05-05-2016 10:16 AM - edited 05-05-2016 10:43 AM
I tried to run cluster analysis using the following code,but in the work.tree data, some of the ID (DUPI) were replaced with blanks.
proc aceclus data=cluster.data_cluster_with_trajactory out=Ace p=.03 noprint; var betting_days count_game_types mean_wager sites_wagered sum_wager total_bet_times total_times_over_days ; run; ods graphics on; proc cluster data=Ace method=ward ccc pseudo print=15 out=tree plots=den(height=rsq); id DUPI; var can1-can7; run; ods graphics off;
I also got the warnings as below:
WARNING: Ties for minimum distance between clusters have been detected at 37734 level(s) in the cluster history.
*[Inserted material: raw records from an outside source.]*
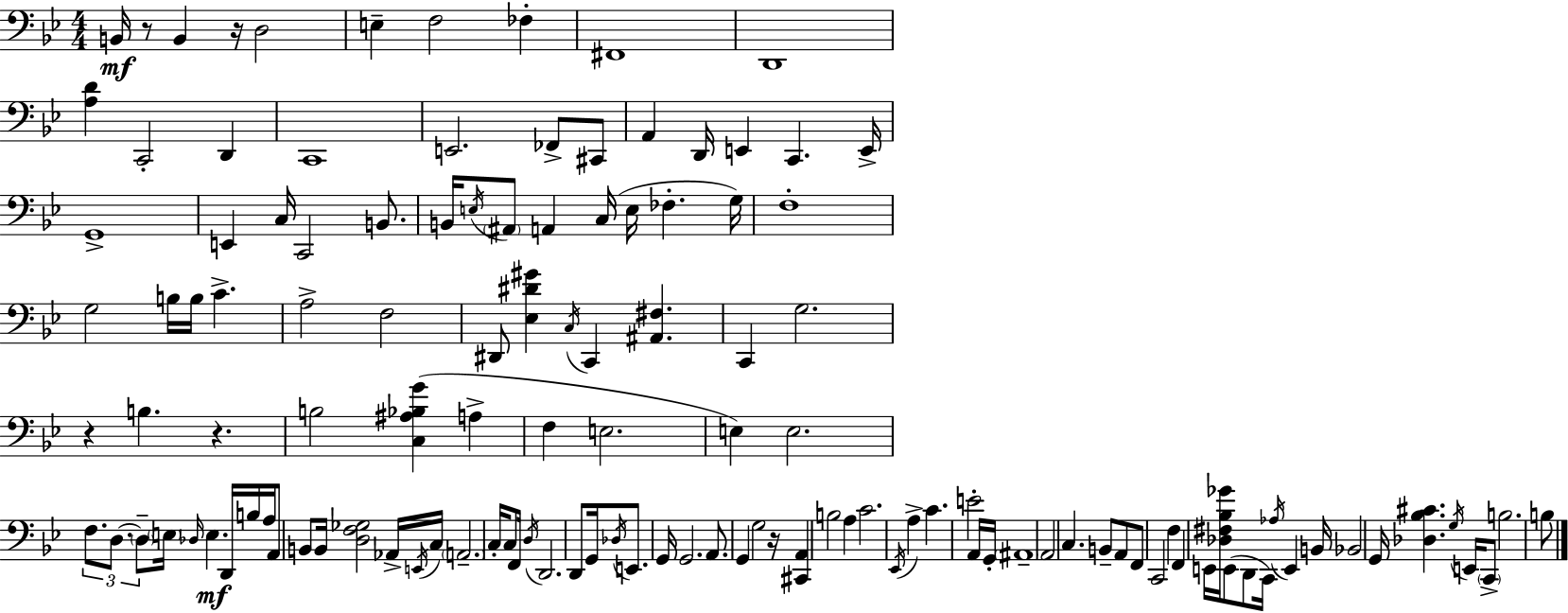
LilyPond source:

{
  \clef bass
  \numericTimeSignature
  \time 4/4
  \key g \minor
  b,16\mf r8 b,4 r16 d2 | e4-- f2 fes4-. | fis,1 | d,1 | \break <a d'>4 c,2-. d,4 | c,1 | e,2. fes,8-> cis,8 | a,4 d,16 e,4 c,4. e,16-> | \break g,1-> | e,4 c16 c,2 b,8. | b,16 \acciaccatura { e16 } \parenthesize ais,8 a,4 c16( e16 fes4.-. | g16) f1-. | \break g2 b16 b16 c'4.-> | a2-> f2 | dis,8 <ees dis' gis'>4 \acciaccatura { c16 } c,4 <ais, fis>4. | c,4 g2. | \break r4 b4. r4. | b2 <c ais bes g'>4( a4-> | f4 e2. | e4) e2. | \break \tuplet 3/2 { f8. d8.~~ \parenthesize d8-- } \parenthesize e16 \grace { des16 }\mf e4. | d,16 b16 a16 a,8 b,8 b,16 <d f ges>2 | aes,16-> \acciaccatura { e,16 } c16 \parenthesize a,2.-- | c16-. c8 f,16 \acciaccatura { d16 } d,2. | \break d,8 g,16 \acciaccatura { des16 } e,8. g,16 g,2. | a,8. g,4 g2 | r16 <cis, a,>4 b2 | a4 c'2. | \break \acciaccatura { ees,16 } a4-> c'4. e'2-. | a,16 g,16-. \parenthesize ais,1-- | a,2 c4. | b,8-- a,8 f,8 c,2 | \break f4 f,4 e,16 <des fis bes ges'>16 e,8( d,8 | c,16) \acciaccatura { aes16 } e,4 b,16 bes,2 | g,16 <des bes cis'>4. \acciaccatura { g16 } e,16 \parenthesize c,8-> b2. | b8 \bar "|."
}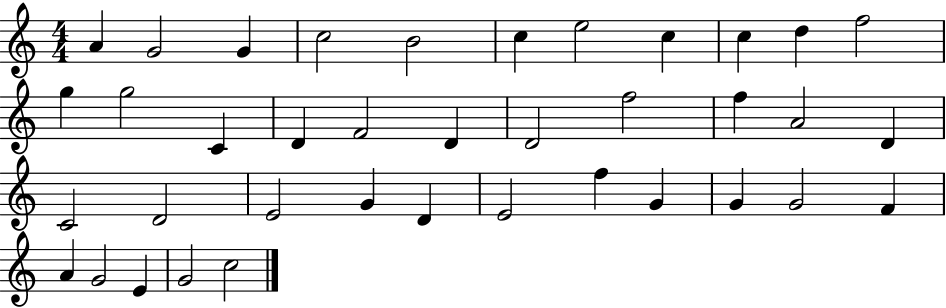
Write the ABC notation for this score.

X:1
T:Untitled
M:4/4
L:1/4
K:C
A G2 G c2 B2 c e2 c c d f2 g g2 C D F2 D D2 f2 f A2 D C2 D2 E2 G D E2 f G G G2 F A G2 E G2 c2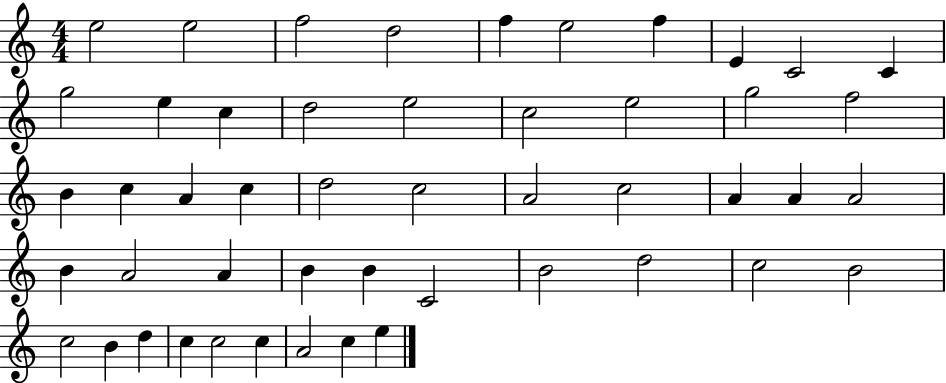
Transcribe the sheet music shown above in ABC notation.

X:1
T:Untitled
M:4/4
L:1/4
K:C
e2 e2 f2 d2 f e2 f E C2 C g2 e c d2 e2 c2 e2 g2 f2 B c A c d2 c2 A2 c2 A A A2 B A2 A B B C2 B2 d2 c2 B2 c2 B d c c2 c A2 c e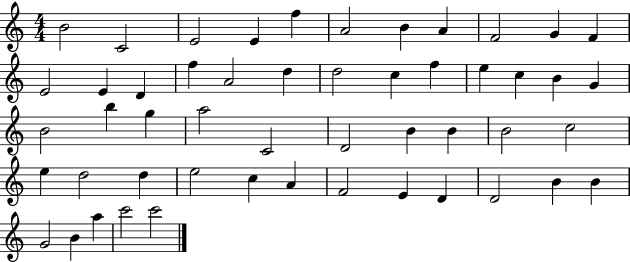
{
  \clef treble
  \numericTimeSignature
  \time 4/4
  \key c \major
  b'2 c'2 | e'2 e'4 f''4 | a'2 b'4 a'4 | f'2 g'4 f'4 | \break e'2 e'4 d'4 | f''4 a'2 d''4 | d''2 c''4 f''4 | e''4 c''4 b'4 g'4 | \break b'2 b''4 g''4 | a''2 c'2 | d'2 b'4 b'4 | b'2 c''2 | \break e''4 d''2 d''4 | e''2 c''4 a'4 | f'2 e'4 d'4 | d'2 b'4 b'4 | \break g'2 b'4 a''4 | c'''2 c'''2 | \bar "|."
}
WARNING: The MAXPOINTS option value 200 is less than the number of clusters (44887). This may result in a dendrogram that
is difficult to read. The dendrogram will not be displayed. You can use the PLOTS(MAXPOINTS=) option in the PROC
CLUSTER statement to change this maximum.
NOTE: The data set WORK.TREE has 89773 observations and 21 variables.
any hints and suggestions? Thank you.
05-05-2016 10:46 AM
All the variables are heavily positively skewed. I will do log transform and try again. Maybe this can make somem difference
Maybe I should use fastclus, which is for k-means clustering, and Cluster is for hierarchical clustering. Am I correct?